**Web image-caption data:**

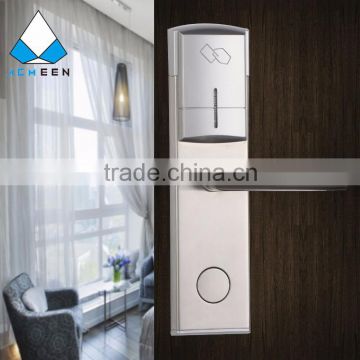 High Quality stainless steel Electronic RFID IC card Hotel Lock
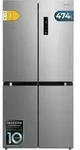 K&uuml;hlschrank Cecotec Innovativ Edelstahl 474 Liter Leise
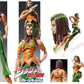 JOJO'S BIZZARE ADVENTURE ACTION FIGURE - E. COSTELLO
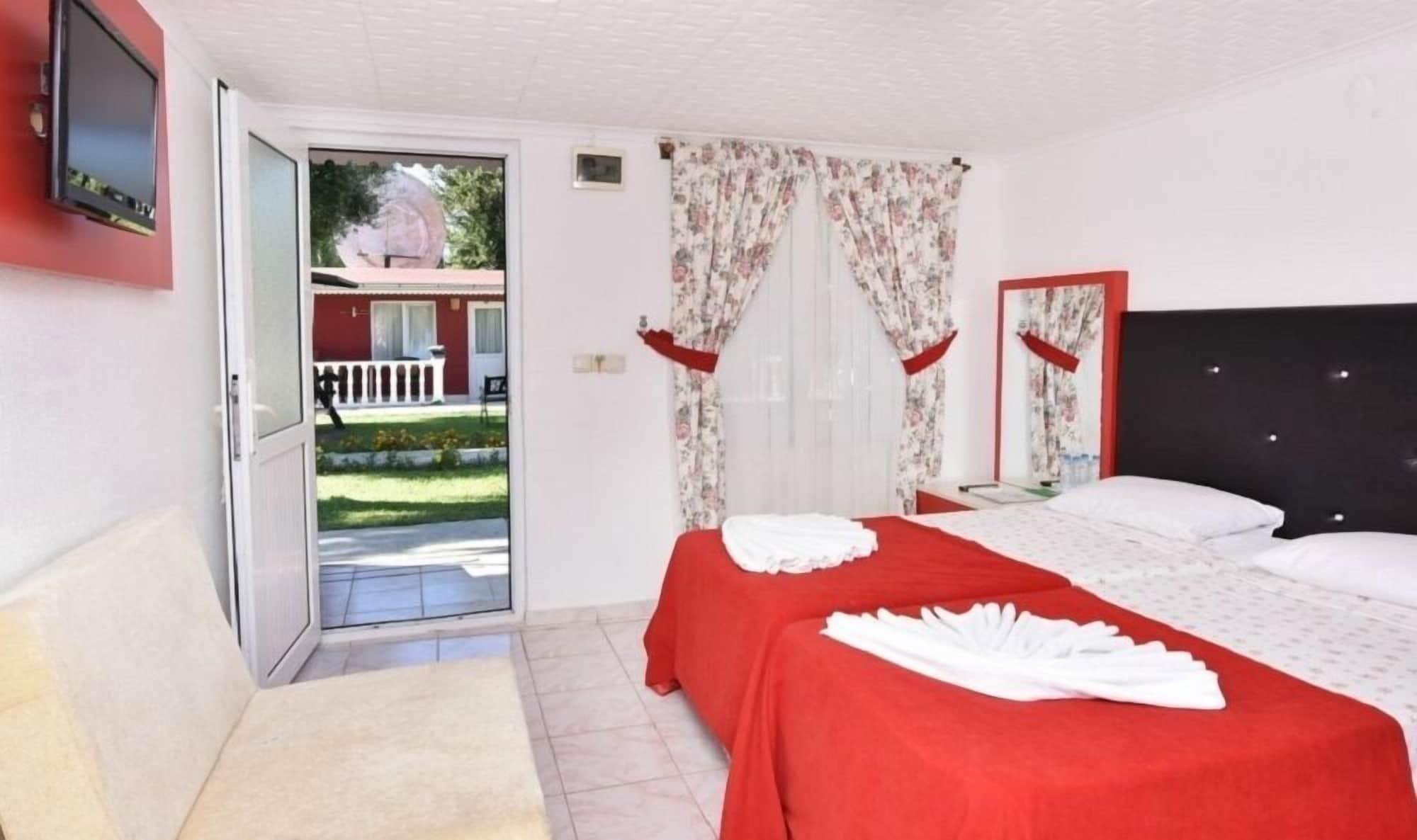Altinkum Bungalows ซีเด ภายนอก รูปภาพ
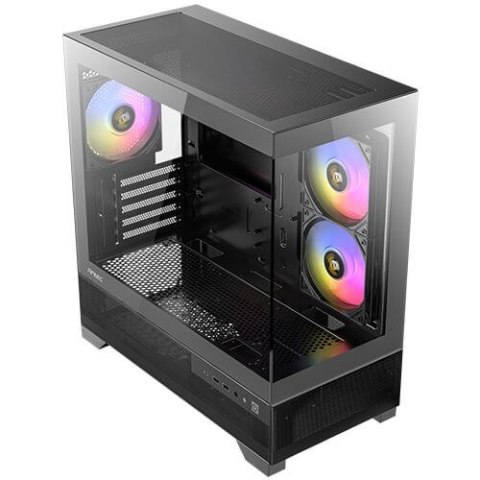 Obudowa Geh Antec Gamer CX500M RGB Midi Tower schwarz retail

**Activity:** Render every item above as a numbered list, leaving out blank lines and the pictures.

**Output of the exercise:**
1.  High Quality stainless steel Electronic RFID IC card Hotel Lock
2.  K&uuml;hlschrank Cecotec Innovativ Edelstahl 474 Liter Leise
3.  JOJO'S BIZZARE ADVENTURE ACTION FIGURE - E. COSTELLO
4. Altinkum Bungalows ซีเด ภายนอก รูปภาพ
5.  Obudowa Geh Antec Gamer CX500M RGB Midi Tower schwarz retail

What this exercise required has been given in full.